Now that’s style. That’s not just a polite caution, that’s a bloody statement, about you, your local government, and your commitment to ideals. That’s a thing that Robert Pirsig would have been proud of. I try to make the Alexandrian Lighthouse a beacon for my own endeavors: no matter how practical the end result is intended to be, there is certainly no harm, and arguably much benefit, in making the thing impressive. Aesthetics and emotions need not be neglected in the pursuit of practicality.
In the port beyond the Colossus I spied a yacht from the early 20th Century. It was stopping through for supplies on its way to the Polynesian Islands. The ship had been purchased, and the expedition mounted, to end a long-standing argument between two friends–an Anglican minister and an atheist–over whether or not the adoption of Western civilizational trappings were beneficial or harmful to the native Islanders.
Now I know this is the sort of thing that Just Isn’t Done Today, and with good reason.

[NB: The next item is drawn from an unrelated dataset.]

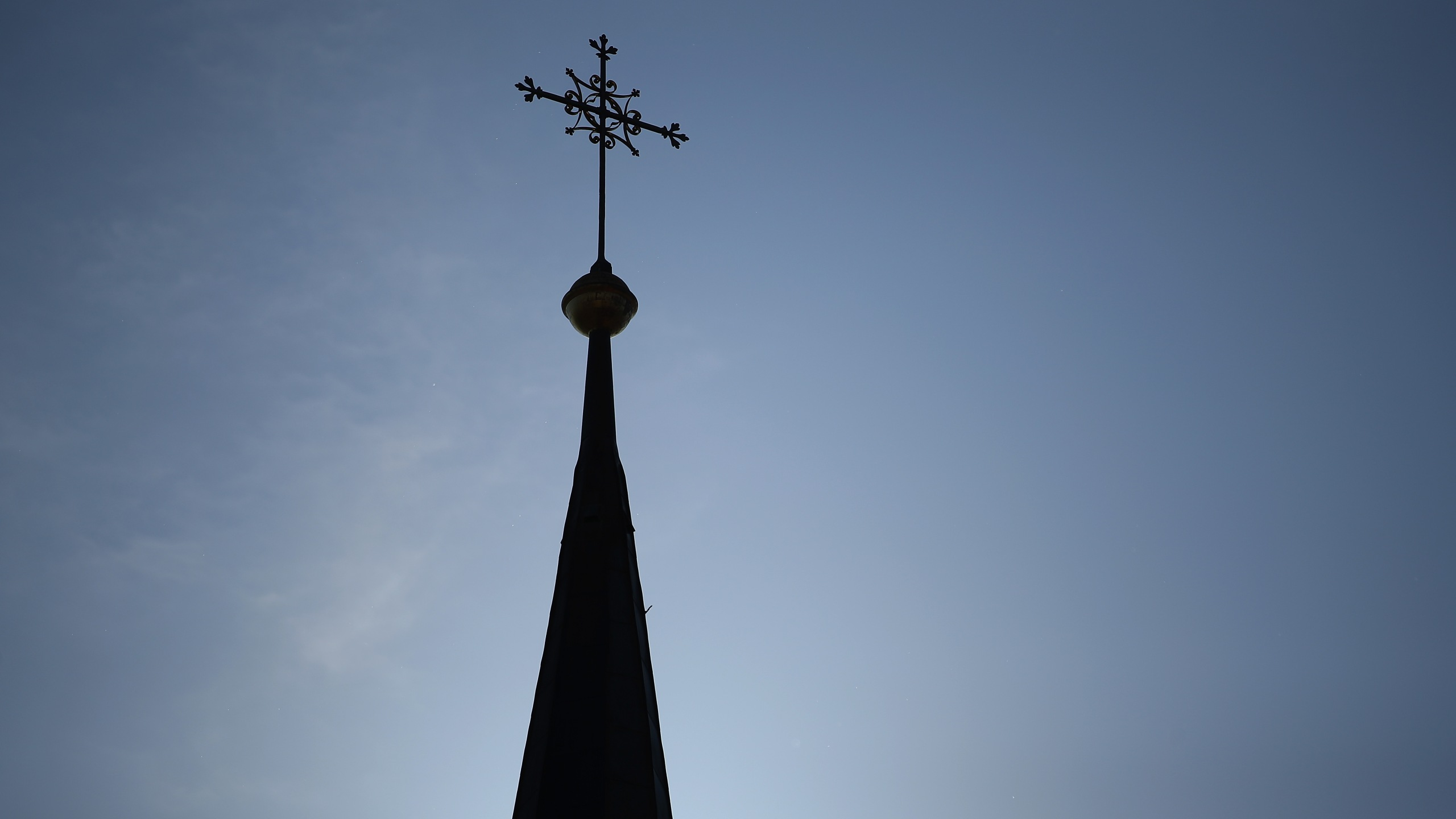 A cross stands on the spire of a Catholic church on Sept. 21, 2018 in Wallerdorf, Germany. (Credit: Sean Gallup/Getty Images)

However, it is a mistake to constantly judge the past by the moral measures of the present. Or the future, but that’s beside the point. These folk were the product of their own sociotemporal climate, and it’s just as futile to take issue with that as it is to take issue with the shape of an asparagus.
That being said, I hope you will understand when I say I was absolutely enthralled by the sheer, ludicrous extravagance of it all. To expend such time, effort, and financial security literally for the sake of argument is something so unique to the Proper English Gentleman of the late Nineteenth/early Twentieth centuries, something so much more definitive than tea and crumpets, that I cannot help but adore it. I asked the principals of the expedition if I could tag along, and as I was welcomed by their faithful Spaniel, my presence was accepted with good humo(u)r.